SUPPLIED INFORMATION:

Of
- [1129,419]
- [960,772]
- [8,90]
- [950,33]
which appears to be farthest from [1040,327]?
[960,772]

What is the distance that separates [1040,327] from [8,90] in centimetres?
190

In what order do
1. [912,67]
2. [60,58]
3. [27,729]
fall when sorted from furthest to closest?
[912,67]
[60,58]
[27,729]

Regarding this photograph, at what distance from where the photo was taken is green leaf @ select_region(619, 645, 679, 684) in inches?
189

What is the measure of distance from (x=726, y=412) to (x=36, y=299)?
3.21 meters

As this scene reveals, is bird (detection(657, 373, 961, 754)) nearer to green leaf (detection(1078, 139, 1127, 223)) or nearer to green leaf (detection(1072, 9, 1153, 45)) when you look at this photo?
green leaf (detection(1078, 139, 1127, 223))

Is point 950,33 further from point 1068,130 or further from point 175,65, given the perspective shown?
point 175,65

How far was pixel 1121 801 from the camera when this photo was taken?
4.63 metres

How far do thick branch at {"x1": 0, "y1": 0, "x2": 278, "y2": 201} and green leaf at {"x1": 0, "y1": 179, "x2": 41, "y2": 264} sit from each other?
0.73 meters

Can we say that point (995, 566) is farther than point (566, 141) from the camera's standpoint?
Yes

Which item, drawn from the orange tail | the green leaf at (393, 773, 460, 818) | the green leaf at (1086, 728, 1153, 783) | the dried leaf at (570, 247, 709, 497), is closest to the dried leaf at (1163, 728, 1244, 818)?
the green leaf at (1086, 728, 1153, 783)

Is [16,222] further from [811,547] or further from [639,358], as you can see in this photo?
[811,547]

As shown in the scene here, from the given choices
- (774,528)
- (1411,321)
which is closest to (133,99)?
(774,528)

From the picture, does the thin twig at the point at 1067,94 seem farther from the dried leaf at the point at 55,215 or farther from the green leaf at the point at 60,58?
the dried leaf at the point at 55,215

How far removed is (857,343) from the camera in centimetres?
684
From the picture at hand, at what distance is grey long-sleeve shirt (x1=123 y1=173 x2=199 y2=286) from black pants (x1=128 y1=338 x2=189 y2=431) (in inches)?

* * *

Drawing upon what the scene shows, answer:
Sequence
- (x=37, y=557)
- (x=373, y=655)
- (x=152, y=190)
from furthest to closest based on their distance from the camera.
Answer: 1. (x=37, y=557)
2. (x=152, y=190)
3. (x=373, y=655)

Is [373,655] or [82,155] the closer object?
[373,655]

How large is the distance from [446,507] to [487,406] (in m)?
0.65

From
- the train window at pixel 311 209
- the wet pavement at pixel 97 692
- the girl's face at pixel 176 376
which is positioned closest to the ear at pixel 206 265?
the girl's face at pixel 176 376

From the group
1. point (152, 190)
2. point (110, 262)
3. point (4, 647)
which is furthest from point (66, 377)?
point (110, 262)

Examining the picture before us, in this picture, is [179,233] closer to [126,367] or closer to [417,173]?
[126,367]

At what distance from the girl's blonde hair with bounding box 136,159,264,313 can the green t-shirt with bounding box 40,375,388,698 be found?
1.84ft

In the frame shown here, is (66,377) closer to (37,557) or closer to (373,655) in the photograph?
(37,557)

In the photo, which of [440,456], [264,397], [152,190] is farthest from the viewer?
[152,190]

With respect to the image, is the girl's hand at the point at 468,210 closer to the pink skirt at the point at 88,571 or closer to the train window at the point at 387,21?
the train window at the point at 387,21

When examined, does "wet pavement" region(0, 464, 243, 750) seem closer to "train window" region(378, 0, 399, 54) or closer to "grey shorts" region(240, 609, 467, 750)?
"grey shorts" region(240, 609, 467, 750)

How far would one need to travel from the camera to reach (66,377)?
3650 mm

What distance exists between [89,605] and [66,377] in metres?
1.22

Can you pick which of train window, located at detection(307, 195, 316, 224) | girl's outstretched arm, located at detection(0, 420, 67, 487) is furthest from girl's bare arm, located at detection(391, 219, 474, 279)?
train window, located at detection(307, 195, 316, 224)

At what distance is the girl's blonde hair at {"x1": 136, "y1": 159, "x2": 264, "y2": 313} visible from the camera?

WRITTEN PROBLEM: Copy out the rows between the line holding "As shown in" and the line holding "From the picture at", inclusive, reproducing each one verbatim.

EXPECTED ANSWER:
As shown in the scene here, from the given choices
- (774,528)
- (1411,321)
which is closest to (133,99)?
(774,528)

From the picture, does the thin twig at the point at 1067,94 seem farther from the dried leaf at the point at 55,215 or farther from the green leaf at the point at 60,58?
the dried leaf at the point at 55,215

How far removed is (857,343) from the camera in centimetres?
684
From the picture at hand, at what distance is grey long-sleeve shirt (x1=123 y1=173 x2=199 y2=286) from black pants (x1=128 y1=338 x2=189 y2=431) (in inches)?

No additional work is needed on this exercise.